_Task requirements_
Repeat every record exactly.

_The data_
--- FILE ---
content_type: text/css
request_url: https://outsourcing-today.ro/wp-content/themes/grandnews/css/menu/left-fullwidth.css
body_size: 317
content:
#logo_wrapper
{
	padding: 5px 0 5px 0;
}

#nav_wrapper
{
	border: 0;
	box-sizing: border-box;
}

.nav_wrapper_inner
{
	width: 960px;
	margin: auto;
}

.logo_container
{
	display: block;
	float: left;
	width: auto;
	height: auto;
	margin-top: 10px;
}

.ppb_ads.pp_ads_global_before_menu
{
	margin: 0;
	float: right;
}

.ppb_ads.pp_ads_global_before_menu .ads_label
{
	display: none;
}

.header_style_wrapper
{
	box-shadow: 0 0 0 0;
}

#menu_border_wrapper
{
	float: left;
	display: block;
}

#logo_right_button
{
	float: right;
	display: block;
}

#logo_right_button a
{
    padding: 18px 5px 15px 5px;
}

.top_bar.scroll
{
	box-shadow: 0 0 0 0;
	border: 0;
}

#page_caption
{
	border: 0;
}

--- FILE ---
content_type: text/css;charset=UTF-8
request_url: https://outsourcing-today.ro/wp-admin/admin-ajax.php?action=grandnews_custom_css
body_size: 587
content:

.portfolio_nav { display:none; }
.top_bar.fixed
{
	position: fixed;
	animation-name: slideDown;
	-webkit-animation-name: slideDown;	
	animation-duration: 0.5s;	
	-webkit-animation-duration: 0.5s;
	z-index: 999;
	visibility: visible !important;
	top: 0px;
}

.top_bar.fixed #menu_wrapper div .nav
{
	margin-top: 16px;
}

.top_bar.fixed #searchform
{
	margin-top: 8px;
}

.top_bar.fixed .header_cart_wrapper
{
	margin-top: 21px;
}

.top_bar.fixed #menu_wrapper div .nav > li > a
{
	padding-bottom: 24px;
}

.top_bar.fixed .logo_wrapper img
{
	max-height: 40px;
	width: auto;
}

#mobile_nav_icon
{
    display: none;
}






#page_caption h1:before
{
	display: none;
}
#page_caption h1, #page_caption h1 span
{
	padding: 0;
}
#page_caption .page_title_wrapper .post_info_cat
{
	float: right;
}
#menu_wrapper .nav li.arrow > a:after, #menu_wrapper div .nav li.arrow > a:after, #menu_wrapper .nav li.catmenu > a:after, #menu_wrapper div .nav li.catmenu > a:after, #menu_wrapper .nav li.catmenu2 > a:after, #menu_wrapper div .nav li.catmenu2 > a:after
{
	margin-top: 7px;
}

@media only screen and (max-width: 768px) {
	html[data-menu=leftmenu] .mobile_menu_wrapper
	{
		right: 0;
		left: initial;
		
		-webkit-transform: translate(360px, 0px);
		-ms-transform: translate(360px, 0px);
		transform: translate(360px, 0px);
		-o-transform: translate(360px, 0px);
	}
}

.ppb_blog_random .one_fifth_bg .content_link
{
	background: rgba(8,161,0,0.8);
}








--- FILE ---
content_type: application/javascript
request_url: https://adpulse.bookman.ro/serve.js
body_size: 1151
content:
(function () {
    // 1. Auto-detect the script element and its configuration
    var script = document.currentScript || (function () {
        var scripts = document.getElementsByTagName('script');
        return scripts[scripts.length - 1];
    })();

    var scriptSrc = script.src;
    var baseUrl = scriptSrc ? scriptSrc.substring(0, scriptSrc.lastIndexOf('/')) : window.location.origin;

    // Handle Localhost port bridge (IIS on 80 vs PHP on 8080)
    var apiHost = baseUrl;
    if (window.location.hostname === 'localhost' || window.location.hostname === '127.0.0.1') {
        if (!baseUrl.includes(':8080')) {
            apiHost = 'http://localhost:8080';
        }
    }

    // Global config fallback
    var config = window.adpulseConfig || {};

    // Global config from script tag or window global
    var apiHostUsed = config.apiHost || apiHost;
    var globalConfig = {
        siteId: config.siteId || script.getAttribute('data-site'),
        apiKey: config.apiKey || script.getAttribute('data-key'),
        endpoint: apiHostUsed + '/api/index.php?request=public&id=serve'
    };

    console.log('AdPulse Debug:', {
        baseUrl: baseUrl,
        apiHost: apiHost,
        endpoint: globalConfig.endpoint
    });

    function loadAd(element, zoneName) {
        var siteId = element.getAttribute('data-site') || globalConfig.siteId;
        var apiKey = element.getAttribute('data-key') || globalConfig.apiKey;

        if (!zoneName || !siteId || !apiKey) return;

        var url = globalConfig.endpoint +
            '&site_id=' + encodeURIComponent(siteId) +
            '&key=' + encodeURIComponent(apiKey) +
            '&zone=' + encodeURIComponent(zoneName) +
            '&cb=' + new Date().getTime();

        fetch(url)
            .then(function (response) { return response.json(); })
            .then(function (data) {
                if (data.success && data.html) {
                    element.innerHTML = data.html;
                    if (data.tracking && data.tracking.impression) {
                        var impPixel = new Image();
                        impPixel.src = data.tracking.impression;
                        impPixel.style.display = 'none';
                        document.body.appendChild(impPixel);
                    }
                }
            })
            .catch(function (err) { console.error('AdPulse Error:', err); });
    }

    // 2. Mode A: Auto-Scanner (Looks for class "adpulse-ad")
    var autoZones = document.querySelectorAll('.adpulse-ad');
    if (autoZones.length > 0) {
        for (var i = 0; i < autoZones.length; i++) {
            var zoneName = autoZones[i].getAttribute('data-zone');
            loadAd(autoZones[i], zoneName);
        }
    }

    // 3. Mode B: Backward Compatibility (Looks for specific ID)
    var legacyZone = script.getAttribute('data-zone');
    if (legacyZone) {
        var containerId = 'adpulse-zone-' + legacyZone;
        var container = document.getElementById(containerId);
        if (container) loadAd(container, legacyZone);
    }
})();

_Answer space_
--- FILE ---
content_type: text/css
request_url: https://outsourcing-today.ro/wp-content/themes/grandnews/css/menu/left-fullwidth.css
body_size: 317
content:
#logo_wrapper
{
	padding: 5px 0 5px 0;
}

#nav_wrapper
{
	border: 0;
	box-sizing: border-box;
}

.nav_wrapper_inner
{
	width: 960px;
	margin: auto;
}

.logo_container
{
	display: block;
	float: left;
	width: auto;
	height: auto;
	margin-top: 10px;
}

.ppb_ads.pp_ads_global_before_menu
{
	margin: 0;
	float: right;
}

.ppb_ads.pp_ads_global_before_menu .ads_label
{
	display: none;
}

.header_style_wrapper
{
	box-shadow: 0 0 0 0;
}

#menu_border_wrapper
{
	float: left;
	display: block;
}

#logo_right_button
{
	float: right;
	display: block;
}

#logo_right_button a
{
    padding: 18px 5px 15px 5px;
}

.top_bar.scroll
{
	box-shadow: 0 0 0 0;
	border: 0;
}

#page_caption
{
	border: 0;
}

--- FILE ---
content_type: text/css;charset=UTF-8
request_url: https://outsourcing-today.ro/wp-admin/admin-ajax.php?action=grandnews_custom_css
body_size: 587
content:

.portfolio_nav { display:none; }
.top_bar.fixed
{
	position: fixed;
	animation-name: slideDown;
	-webkit-animation-name: slideDown;	
	animation-duration: 0.5s;	
	-webkit-animation-duration: 0.5s;
	z-index: 999;
	visibility: visible !important;
	top: 0px;
}

.top_bar.fixed #menu_wrapper div .nav
{
	margin-top: 16px;
}

.top_bar.fixed #searchform
{
	margin-top: 8px;
}

.top_bar.fixed .header_cart_wrapper
{
	margin-top: 21px;
}

.top_bar.fixed #menu_wrapper div .nav > li > a
{
	padding-bottom: 24px;
}

.top_bar.fixed .logo_wrapper img
{
	max-height: 40px;
	width: auto;
}

#mobile_nav_icon
{
    display: none;
}






#page_caption h1:before
{
	display: none;
}
#page_caption h1, #page_caption h1 span
{
	padding: 0;
}
#page_caption .page_title_wrapper .post_info_cat
{
	float: right;
}
#menu_wrapper .nav li.arrow > a:after, #menu_wrapper div .nav li.arrow > a:after, #menu_wrapper .nav li.catmenu > a:after, #menu_wrapper div .nav li.catmenu > a:after, #menu_wrapper .nav li.catmenu2 > a:after, #menu_wrapper div .nav li.catmenu2 > a:after
{
	margin-top: 7px;
}

@media only screen and (max-width: 768px) {
	html[data-menu=leftmenu] .mobile_menu_wrapper
	{
		right: 0;
		left: initial;
		
		-webkit-transform: translate(360px, 0px);
		-ms-transform: translate(360px, 0px);
		transform: translate(360px, 0px);
		-o-transform: translate(360px, 0px);
	}
}

.ppb_blog_random .one_fifth_bg .content_link
{
	background: rgba(8,161,0,0.8);
}








--- FILE ---
content_type: application/javascript
request_url: https://adpulse.bookman.ro/serve.js
body_size: 1151
content:
(function () {
    // 1. Auto-detect the script element and its configuration
    var script = document.currentScript || (function () {
        var scripts = document.getElementsByTagName('script');
        return scripts[scripts.length - 1];
    })();

    var scriptSrc = script.src;
    var baseUrl = scriptSrc ? scriptSrc.substring(0, scriptSrc.lastIndexOf('/')) : window.location.origin;

    // Handle Localhost port bridge (IIS on 80 vs PHP on 8080)
    var apiHost = baseUrl;
    if (window.location.hostname === 'localhost' || window.location.hostname === '127.0.0.1') {
        if (!baseUrl.includes(':8080')) {
            apiHost = 'http://localhost:8080';
        }
    }

    // Global config fallback
    var config = window.adpulseConfig || {};

    // Global config from script tag or window global
    var apiHostUsed = config.apiHost || apiHost;
    var globalConfig = {
        siteId: config.siteId || script.getAttribute('data-site'),
        apiKey: config.apiKey || script.getAttribute('data-key'),
        endpoint: apiHostUsed + '/api/index.php?request=public&id=serve'
    };

    console.log('AdPulse Debug:', {
        baseUrl: baseUrl,
        apiHost: apiHost,
        endpoint: globalConfig.endpoint
    });

    function loadAd(element, zoneName) {
        var siteId = element.getAttribute('data-site') || globalConfig.siteId;
        var apiKey = element.getAttribute('data-key') || globalConfig.apiKey;

        if (!zoneName || !siteId || !apiKey) return;

        var url = globalConfig.endpoint +
            '&site_id=' + encodeURIComponent(siteId) +
            '&key=' + encodeURIComponent(apiKey) +
            '&zone=' + encodeURIComponent(zoneName) +
            '&cb=' + new Date().getTime();

        fetch(url)
            .then(function (response) { return response.json(); })
            .then(function (data) {
                if (data.success && data.html) {
                    element.innerHTML = data.html;
                    if (data.tracking && data.tracking.impression) {
                        var impPixel = new Image();
                        impPixel.src = data.tracking.impression;
                        impPixel.style.display = 'none';
                        document.body.appendChild(impPixel);
                    }
                }
            })
            .catch(function (err) { console.error('AdPulse Error:', err); });
    }

    // 2. Mode A: Auto-Scanner (Looks for class "adpulse-ad")
    var autoZones = document.querySelectorAll('.adpulse-ad');
    if (autoZones.length > 0) {
        for (var i = 0; i < autoZones.length; i++) {
            var zoneName = autoZones[i].getAttribute('data-zone');
            loadAd(autoZones[i], zoneName);
        }
    }

    // 3. Mode B: Backward Compatibility (Looks for specific ID)
    var legacyZone = script.getAttribute('data-zone');
    if (legacyZone) {
        var containerId = 'adpulse-zone-' + legacyZone;
        var container = document.getElementById(containerId);
        if (container) loadAd(container, legacyZone);
    }
})();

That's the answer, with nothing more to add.